Anyway, as several people are by now aware, the United States government was shut down for a couple of weeks recently. Again I have no idea what this means, but I imagine the two political parties accidentally got themselves into some kind of irreversible self-perpetuating argument loop. Devoid of logic, the debate spiraled out of control so the politicians went outside to the fuse box, turned the country off and told everyone to go home (for an even deeper analysis of American politics, please visit a different website).
Ratings agency Standard and Poors estimates that the cost to America was $1,500,000,000 per day during the 16 day shutdown, which ended on October 16. I think 1.5 billion dollars a day (a bit over a million dollars a minute) is kind of a lot of money but luckily I’m wrong about that because eventually the politicians decided to end the shutdown and avoided a debt crisis. For reasons I don’t understand a lot of the politicians were very unhappy about this.
A debt crisis is apparently not a very serious kind of crisis in the world’s richest country, which somehow owes $17,000,000,000,000 to other, less wealthy countries. Again, seventeen trillion dollars may seem like a lot of money (after all, that’s 1,015,000,000,000,000,000,000,000 in 2008 Zimbabwe dollars), but it isn’t really, when you consider that all of the world’s major economies are also trillions of dollars in debt. I’m not an economist so I’m not sure how every country can be simultaneously buried in debt, or why it doesn’t really seem to matter. I would have thought that someone somewhere must have some money, but it turns out that I’m just naive, and most of the world’s money doesn’t actually exist. This is quite fortunate for the countries of the world – if the money is an imaginary construct, then so is the debt.

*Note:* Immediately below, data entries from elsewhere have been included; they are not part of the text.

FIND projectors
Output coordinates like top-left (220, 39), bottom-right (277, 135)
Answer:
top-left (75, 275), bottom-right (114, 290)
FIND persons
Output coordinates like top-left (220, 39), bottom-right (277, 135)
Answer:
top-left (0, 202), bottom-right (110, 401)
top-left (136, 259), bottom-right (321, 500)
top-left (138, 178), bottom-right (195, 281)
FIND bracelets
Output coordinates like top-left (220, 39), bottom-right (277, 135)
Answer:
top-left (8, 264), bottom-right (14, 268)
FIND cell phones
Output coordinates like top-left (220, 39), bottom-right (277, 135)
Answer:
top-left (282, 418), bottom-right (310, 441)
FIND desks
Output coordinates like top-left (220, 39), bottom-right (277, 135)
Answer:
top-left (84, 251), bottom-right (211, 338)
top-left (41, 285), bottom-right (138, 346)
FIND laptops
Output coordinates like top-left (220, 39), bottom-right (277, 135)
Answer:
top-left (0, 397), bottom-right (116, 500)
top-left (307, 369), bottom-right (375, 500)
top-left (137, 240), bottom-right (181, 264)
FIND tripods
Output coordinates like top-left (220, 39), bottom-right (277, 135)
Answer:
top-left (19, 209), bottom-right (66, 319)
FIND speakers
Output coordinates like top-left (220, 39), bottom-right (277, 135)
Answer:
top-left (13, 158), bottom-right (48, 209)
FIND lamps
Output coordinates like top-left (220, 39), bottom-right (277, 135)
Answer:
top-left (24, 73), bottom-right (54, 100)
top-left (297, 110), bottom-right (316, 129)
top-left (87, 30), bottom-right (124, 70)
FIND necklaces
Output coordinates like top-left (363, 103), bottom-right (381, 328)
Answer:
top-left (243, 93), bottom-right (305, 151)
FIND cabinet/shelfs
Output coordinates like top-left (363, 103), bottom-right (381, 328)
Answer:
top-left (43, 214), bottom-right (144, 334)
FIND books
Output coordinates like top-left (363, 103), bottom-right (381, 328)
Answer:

All of this explains then why the latest US government shutdown (which apparently had something to do with the fierce nationwide debate over Obamacare vs The Affordable Care Act which, as it turns out, are the same thing) is no big deal, nor was the resulting loss of 24 billion more dollars that weren’t there to begin with. After all, 1.5 billion dollars per day isn’t much money – it’s less than the US daily military expenditure, which has been going on for somewhat longer than 16 days. The fact that I myself would have to continue working as a teacher for another 33,840 years to earn one day’s worth of American military spending is just a gentle reminder that I chose the wrong profession.